### Document text
☆ ☆ ☆ ☆ ☆
This article was co-authored with Jenny Yu, Chemical & Life Sciences Practice Leader for the UK and Ireland at Marsh. As this is a fast moving topic, please note that this article is current as at 22/04/2024. For further information, please contact Paula Margolis, Samantha Silver, or Jenny Yu.
Stem cell and gene therapies (CGTs) are forms of personalised, regenerative medicine, described as some of the most innovative and promising disciplines in modern science. Also known as “advanced therapy medicinal products” (ATMPs), they involve the use of cells, tissues, and/or genes to treat and potentially eliminate a range of complex health conditions and hard-to-treat diseases, ranging from cancer and HIV to Parkinson’s disease and Type 1 diabetes.
For the life sciences sector, increased funding in the regenerative medicines field has provided unique opportunities for collaboration between government, academia, and industry, paving the way for ground-breaking research and the formation of commercial partnerships. However, the scientifically complex nature of CGTs can give rise to unique legal risks for parties involved in their development, production, and supply.
This four-part “New frontiers in cell and gene therapies” series will consider the current state of the CGT market and provide an overview of some of the most promising scientific advancements. It will also look at the regulatory frameworks governing CGT development and use, the legal and commercial risks facing biotech companies, and the wider impacts on the insurance industry.
CGTs: How do they work?
Stem cell and gene therapies are distinct treatments that can be used independently or in combination with one another. In their simplest form, stem cell therapies aim to modify, repair, or replace damaged cells or tissues, whereas gene therapies aim to replace or repair missing or faulty genes.
☆ ☆ ☆ ☆ ☆
### What the task asks
From the article on cell and gene therapies, write out the passage starting at "For the life" and ending at "production, and supply.". Answer using only the text above, without drawing on outside knowledge.
☆ ☆ ☆ ☆ ☆
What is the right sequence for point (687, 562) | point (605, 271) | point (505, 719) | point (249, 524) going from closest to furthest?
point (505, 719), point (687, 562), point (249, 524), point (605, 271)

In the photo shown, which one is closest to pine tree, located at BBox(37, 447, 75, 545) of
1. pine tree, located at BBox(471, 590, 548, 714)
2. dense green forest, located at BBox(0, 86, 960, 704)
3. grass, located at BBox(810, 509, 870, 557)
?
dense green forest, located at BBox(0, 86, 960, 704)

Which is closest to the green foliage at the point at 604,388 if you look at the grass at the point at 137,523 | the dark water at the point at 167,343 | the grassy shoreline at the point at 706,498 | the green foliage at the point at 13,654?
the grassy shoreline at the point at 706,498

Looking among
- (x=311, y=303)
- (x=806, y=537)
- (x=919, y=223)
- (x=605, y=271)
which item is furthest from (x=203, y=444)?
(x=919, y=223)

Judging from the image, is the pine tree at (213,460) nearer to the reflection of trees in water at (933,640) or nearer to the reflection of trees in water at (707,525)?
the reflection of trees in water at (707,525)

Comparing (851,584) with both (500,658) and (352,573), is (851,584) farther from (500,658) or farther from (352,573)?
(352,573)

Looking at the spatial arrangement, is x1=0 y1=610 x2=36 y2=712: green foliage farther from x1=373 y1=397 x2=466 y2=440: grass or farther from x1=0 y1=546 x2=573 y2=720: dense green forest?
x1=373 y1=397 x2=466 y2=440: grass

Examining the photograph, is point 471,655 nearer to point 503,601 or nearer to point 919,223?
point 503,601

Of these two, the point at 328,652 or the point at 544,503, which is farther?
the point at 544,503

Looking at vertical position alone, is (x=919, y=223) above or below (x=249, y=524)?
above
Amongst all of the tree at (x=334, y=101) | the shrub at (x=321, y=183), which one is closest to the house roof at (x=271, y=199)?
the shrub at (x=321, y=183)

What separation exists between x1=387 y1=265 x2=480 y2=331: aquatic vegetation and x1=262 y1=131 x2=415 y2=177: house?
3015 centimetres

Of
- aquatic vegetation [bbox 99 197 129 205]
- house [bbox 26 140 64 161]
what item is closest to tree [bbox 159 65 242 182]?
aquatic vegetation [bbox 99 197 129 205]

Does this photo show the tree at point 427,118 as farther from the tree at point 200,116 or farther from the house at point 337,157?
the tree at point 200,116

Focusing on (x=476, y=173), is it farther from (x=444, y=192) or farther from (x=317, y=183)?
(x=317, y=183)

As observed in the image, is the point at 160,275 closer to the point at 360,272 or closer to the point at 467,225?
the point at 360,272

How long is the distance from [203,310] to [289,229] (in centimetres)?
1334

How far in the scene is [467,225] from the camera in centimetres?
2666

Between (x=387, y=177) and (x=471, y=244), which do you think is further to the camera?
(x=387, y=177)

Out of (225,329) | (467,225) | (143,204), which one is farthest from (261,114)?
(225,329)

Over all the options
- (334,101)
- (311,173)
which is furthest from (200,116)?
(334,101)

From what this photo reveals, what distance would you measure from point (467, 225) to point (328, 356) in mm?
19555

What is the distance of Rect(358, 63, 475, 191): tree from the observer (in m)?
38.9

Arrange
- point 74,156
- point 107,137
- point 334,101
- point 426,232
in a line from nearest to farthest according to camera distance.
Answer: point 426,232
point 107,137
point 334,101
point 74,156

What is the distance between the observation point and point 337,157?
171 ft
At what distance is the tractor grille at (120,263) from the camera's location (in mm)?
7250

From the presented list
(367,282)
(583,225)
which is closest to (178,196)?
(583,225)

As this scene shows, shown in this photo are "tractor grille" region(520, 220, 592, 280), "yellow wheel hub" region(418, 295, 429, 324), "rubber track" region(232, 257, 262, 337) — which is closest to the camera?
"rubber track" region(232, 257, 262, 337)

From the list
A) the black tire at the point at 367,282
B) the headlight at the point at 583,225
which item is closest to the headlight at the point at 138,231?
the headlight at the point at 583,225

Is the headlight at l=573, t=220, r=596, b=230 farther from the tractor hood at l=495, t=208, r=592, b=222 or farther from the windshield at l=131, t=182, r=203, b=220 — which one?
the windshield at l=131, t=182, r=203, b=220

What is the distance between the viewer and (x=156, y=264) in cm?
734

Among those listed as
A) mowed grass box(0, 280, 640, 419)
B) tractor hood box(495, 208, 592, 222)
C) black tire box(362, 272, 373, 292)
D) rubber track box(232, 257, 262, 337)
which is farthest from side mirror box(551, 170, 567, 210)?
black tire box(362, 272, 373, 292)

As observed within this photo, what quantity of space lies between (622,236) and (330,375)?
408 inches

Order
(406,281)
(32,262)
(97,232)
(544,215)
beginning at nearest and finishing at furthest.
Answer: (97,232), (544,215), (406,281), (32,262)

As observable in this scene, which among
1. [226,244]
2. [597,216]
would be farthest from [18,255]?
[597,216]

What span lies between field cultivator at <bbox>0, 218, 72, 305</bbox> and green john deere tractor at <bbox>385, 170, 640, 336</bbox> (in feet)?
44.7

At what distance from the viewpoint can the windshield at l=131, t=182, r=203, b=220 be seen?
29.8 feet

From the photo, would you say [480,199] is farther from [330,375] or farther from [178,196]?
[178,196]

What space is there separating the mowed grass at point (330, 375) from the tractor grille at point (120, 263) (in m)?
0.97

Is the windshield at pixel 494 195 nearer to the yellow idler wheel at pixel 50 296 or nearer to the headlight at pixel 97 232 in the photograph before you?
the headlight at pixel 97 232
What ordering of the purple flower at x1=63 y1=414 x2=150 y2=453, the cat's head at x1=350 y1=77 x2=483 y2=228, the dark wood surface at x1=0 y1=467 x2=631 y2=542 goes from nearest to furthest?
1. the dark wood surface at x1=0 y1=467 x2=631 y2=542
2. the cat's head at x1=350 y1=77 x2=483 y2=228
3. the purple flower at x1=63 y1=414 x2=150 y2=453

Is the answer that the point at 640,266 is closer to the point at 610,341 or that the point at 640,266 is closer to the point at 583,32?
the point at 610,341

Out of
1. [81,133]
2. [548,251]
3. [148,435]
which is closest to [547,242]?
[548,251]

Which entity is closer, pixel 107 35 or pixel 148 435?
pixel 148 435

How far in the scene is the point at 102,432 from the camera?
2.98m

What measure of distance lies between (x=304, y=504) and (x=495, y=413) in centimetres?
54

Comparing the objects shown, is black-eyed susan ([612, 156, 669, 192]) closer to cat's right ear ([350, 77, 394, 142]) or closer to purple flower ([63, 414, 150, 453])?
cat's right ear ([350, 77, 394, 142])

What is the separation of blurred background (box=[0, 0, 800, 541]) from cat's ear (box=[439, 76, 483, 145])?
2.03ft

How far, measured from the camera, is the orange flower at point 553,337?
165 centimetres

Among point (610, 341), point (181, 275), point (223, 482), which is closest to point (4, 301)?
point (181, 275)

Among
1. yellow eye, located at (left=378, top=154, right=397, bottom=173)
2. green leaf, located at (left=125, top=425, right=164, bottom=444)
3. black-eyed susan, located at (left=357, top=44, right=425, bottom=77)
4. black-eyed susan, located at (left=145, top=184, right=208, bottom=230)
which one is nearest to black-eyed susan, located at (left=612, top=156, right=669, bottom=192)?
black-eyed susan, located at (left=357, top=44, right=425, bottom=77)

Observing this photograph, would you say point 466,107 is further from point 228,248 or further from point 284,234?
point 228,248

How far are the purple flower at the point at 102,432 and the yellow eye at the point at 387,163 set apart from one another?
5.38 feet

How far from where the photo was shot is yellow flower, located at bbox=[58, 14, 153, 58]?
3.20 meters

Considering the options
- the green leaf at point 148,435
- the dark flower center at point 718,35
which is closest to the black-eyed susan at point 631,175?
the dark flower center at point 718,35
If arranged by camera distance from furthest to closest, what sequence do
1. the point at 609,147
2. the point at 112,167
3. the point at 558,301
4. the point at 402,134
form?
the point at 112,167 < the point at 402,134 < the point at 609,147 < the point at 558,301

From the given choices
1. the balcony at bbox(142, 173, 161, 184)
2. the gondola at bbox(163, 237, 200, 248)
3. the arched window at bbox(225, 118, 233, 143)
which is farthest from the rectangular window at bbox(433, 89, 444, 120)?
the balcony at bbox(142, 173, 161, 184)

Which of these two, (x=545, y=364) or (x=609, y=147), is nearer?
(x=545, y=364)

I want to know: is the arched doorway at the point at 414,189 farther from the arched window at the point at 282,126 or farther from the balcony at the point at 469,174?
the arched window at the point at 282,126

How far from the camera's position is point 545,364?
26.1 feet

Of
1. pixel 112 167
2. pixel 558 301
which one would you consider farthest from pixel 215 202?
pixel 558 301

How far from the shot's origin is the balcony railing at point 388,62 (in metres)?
☆ ☆ ☆ ☆ ☆
### Exercise answer
For the life sciences sector, increased funding in the regenerative medicines field has provided unique opportunities for collaboration between government, academia, and industry, paving the way for ground-breaking research and the formation of commercial partnerships. However, the scientifically complex nature of CGTs can give rise to unique legal risks for parties involved in their development, production, and supply.